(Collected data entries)
━━━━

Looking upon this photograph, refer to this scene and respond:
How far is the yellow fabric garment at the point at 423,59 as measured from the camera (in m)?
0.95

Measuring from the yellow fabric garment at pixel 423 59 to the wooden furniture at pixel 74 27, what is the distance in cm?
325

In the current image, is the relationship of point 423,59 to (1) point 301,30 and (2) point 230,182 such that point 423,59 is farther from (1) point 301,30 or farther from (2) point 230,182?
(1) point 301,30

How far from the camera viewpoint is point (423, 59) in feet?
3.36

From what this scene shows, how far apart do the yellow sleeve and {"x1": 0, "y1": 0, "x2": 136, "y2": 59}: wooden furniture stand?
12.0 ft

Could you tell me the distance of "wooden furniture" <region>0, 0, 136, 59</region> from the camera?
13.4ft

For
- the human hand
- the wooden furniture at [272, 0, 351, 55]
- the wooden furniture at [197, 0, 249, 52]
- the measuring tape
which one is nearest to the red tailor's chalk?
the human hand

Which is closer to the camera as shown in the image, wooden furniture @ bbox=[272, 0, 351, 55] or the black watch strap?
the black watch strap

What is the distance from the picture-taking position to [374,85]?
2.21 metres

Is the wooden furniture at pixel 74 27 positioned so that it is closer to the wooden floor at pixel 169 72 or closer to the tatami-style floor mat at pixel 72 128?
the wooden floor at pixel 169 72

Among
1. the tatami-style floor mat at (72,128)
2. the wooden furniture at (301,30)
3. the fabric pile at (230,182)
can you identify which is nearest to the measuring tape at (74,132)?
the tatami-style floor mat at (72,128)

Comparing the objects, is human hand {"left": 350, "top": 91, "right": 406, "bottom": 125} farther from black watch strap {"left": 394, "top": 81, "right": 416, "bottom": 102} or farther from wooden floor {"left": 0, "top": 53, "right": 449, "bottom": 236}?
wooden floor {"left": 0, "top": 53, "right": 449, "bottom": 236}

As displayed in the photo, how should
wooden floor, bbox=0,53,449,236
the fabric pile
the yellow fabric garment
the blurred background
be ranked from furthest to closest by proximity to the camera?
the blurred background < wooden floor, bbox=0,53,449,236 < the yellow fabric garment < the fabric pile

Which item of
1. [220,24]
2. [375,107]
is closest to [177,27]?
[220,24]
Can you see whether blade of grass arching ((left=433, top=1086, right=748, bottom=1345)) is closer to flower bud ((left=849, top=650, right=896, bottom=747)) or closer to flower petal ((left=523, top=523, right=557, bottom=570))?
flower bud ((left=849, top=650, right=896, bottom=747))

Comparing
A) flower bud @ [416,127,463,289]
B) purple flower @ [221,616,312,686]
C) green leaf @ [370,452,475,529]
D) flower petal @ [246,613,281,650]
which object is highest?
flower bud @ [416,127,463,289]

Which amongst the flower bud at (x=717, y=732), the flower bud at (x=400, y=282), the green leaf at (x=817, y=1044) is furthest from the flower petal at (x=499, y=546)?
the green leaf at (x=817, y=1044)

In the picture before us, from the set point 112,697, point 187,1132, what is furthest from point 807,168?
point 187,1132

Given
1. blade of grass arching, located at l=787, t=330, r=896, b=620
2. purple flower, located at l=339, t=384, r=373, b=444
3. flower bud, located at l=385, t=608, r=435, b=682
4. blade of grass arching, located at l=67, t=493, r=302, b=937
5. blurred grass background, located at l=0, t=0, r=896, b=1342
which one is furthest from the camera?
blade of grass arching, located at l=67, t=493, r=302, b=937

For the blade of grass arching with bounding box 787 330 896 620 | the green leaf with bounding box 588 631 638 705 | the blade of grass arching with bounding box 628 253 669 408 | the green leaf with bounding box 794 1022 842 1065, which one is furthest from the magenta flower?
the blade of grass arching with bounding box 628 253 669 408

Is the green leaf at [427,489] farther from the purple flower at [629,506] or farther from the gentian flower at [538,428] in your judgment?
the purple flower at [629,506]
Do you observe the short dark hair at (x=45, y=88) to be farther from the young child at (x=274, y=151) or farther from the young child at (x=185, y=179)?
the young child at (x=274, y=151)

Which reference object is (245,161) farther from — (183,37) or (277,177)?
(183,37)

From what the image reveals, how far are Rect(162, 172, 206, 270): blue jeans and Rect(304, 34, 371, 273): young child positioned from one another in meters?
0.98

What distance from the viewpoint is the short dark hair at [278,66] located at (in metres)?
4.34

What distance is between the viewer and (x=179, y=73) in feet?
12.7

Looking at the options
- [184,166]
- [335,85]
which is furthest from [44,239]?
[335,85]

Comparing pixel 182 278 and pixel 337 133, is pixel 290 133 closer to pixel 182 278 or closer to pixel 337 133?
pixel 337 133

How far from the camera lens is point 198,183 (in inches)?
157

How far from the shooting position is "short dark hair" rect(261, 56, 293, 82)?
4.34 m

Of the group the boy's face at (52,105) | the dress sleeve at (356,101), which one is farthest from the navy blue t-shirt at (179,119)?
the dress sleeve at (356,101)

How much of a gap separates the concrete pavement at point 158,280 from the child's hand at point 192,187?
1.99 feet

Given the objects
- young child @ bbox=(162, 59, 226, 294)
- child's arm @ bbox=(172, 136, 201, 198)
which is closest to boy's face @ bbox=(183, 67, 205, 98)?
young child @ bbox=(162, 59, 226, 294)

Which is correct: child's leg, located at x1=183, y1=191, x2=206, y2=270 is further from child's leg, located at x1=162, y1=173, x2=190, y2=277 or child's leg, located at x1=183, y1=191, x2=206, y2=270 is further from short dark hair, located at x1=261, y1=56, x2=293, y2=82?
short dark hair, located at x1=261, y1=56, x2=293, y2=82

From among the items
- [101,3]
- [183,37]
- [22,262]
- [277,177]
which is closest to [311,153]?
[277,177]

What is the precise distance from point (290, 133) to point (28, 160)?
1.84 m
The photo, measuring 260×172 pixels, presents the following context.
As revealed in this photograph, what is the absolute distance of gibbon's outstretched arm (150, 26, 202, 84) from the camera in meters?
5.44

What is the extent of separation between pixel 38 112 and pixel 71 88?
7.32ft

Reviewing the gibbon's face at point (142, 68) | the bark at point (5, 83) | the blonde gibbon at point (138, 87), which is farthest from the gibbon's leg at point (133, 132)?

━━━━

● SHORT EXERCISE:
Word for word, extract all the records.

● EXERCISE RESULT:
Looking upon this photograph, refer to this scene and respond:
How far is the yellow fabric garment at the point at 423,59 as measured from the camera (in m)?
0.95

Measuring from the yellow fabric garment at pixel 423 59 to the wooden furniture at pixel 74 27, what is the distance in cm?
325

In the current image, is the relationship of point 423,59 to (1) point 301,30 and (2) point 230,182 such that point 423,59 is farther from (1) point 301,30 or farther from (2) point 230,182?
(1) point 301,30

How far from the camera viewpoint is point (423, 59) in feet?
3.36

From what this scene shows, how far apart do the yellow sleeve and {"x1": 0, "y1": 0, "x2": 136, "y2": 59}: wooden furniture stand?
12.0 ft

Could you tell me the distance of "wooden furniture" <region>0, 0, 136, 59</region> from the camera?
13.4ft

For
- the human hand
- the wooden furniture at [272, 0, 351, 55]
- the wooden furniture at [197, 0, 249, 52]
- the measuring tape
which one is nearest to the red tailor's chalk?
the human hand

Which is closer to the camera as shown in the image, wooden furniture @ bbox=[272, 0, 351, 55] or the black watch strap?
the black watch strap

What is the distance from the picture-taking position to [374,85]?
2.21 metres

Is the wooden furniture at pixel 74 27 positioned so that it is closer to the wooden floor at pixel 169 72 or closer to the tatami-style floor mat at pixel 72 128?
the wooden floor at pixel 169 72

Among
1. the tatami-style floor mat at (72,128)
2. the wooden furniture at (301,30)
3. the fabric pile at (230,182)
can you identify which is nearest to the measuring tape at (74,132)?
the tatami-style floor mat at (72,128)

Comparing the objects, is human hand {"left": 350, "top": 91, "right": 406, "bottom": 125} farther from black watch strap {"left": 394, "top": 81, "right": 416, "bottom": 102} or farther from wooden floor {"left": 0, "top": 53, "right": 449, "bottom": 236}?
wooden floor {"left": 0, "top": 53, "right": 449, "bottom": 236}

As displayed in the photo, how should
wooden floor, bbox=0,53,449,236
the fabric pile
the yellow fabric garment
the blurred background
be ranked from furthest to closest by proximity to the camera?
the blurred background < wooden floor, bbox=0,53,449,236 < the yellow fabric garment < the fabric pile

Which item of
1. [220,24]
2. [375,107]
is closest to [177,27]?
[220,24]
Can you see whether blade of grass arching ((left=433, top=1086, right=748, bottom=1345)) is closer to flower bud ((left=849, top=650, right=896, bottom=747)) or closer to flower petal ((left=523, top=523, right=557, bottom=570))?
flower bud ((left=849, top=650, right=896, bottom=747))

Comparing
A) flower bud @ [416,127,463,289]
B) purple flower @ [221,616,312,686]
C) green leaf @ [370,452,475,529]
D) flower petal @ [246,613,281,650]
which object is highest?
flower bud @ [416,127,463,289]

Which amongst the flower bud at (x=717, y=732), the flower bud at (x=400, y=282), the green leaf at (x=817, y=1044) is furthest from the flower petal at (x=499, y=546)?
the green leaf at (x=817, y=1044)

In the picture before us, from the set point 112,697, point 187,1132, what is furthest from point 807,168?
point 187,1132

Given
1. blade of grass arching, located at l=787, t=330, r=896, b=620
2. purple flower, located at l=339, t=384, r=373, b=444
3. flower bud, located at l=385, t=608, r=435, b=682
4. blade of grass arching, located at l=67, t=493, r=302, b=937
5. blurred grass background, located at l=0, t=0, r=896, b=1342
which one is furthest from the camera?
blade of grass arching, located at l=67, t=493, r=302, b=937

For the blade of grass arching with bounding box 787 330 896 620 | the green leaf with bounding box 588 631 638 705 | the blade of grass arching with bounding box 628 253 669 408 | the green leaf with bounding box 794 1022 842 1065, which one is furthest from the magenta flower?
the blade of grass arching with bounding box 628 253 669 408

Is the green leaf at [427,489] farther from the purple flower at [629,506] or farther from the gentian flower at [538,428] in your judgment?
the purple flower at [629,506]
Do you observe the short dark hair at (x=45, y=88) to be farther from the young child at (x=274, y=151) or farther from the young child at (x=185, y=179)?
the young child at (x=274, y=151)

Which reference object is (245,161) farther from — (183,37) or (277,177)?
(183,37)

From what the image reveals, how far are Rect(162, 172, 206, 270): blue jeans and Rect(304, 34, 371, 273): young child positioned from one another in meters?
0.98

What distance from the viewpoint is the short dark hair at [278,66] located at (in metres)?
4.34

What distance is between the viewer and (x=179, y=73) in feet?
12.7

Looking at the options
- [184,166]
- [335,85]
which is furthest from [44,239]?
[335,85]

Comparing pixel 182 278 and pixel 337 133, is pixel 290 133 closer to pixel 182 278 or closer to pixel 337 133?
pixel 337 133

How far from the camera lens is point 198,183 (in inches)?
157

How far from the shooting position is "short dark hair" rect(261, 56, 293, 82)?
4.34 m

Of the group the boy's face at (52,105) | the dress sleeve at (356,101), which one is farthest from the navy blue t-shirt at (179,119)?
the dress sleeve at (356,101)

How much of a gap separates the concrete pavement at point 158,280 from the child's hand at point 192,187?
1.99 feet

Given the objects
- young child @ bbox=(162, 59, 226, 294)
- child's arm @ bbox=(172, 136, 201, 198)
which is closest to boy's face @ bbox=(183, 67, 205, 98)?
young child @ bbox=(162, 59, 226, 294)

Which is correct: child's leg, located at x1=183, y1=191, x2=206, y2=270 is further from child's leg, located at x1=162, y1=173, x2=190, y2=277 or child's leg, located at x1=183, y1=191, x2=206, y2=270 is further from short dark hair, located at x1=261, y1=56, x2=293, y2=82?
short dark hair, located at x1=261, y1=56, x2=293, y2=82

From among the items
- [101,3]
- [183,37]
- [22,262]
- [277,177]
which is closest to [311,153]?
[277,177]

What is the precise distance from point (290, 133) to point (28, 160)?
1.84 m
The photo, measuring 260×172 pixels, presents the following context.
As revealed in this photograph, what is the absolute distance of gibbon's outstretched arm (150, 26, 202, 84) from the camera in meters?
5.44

What is the extent of separation between pixel 38 112 and pixel 71 88?
7.32ft

Reviewing the gibbon's face at point (142, 68) | the bark at point (5, 83) | the blonde gibbon at point (138, 87), which is farthest from the gibbon's leg at point (133, 132)?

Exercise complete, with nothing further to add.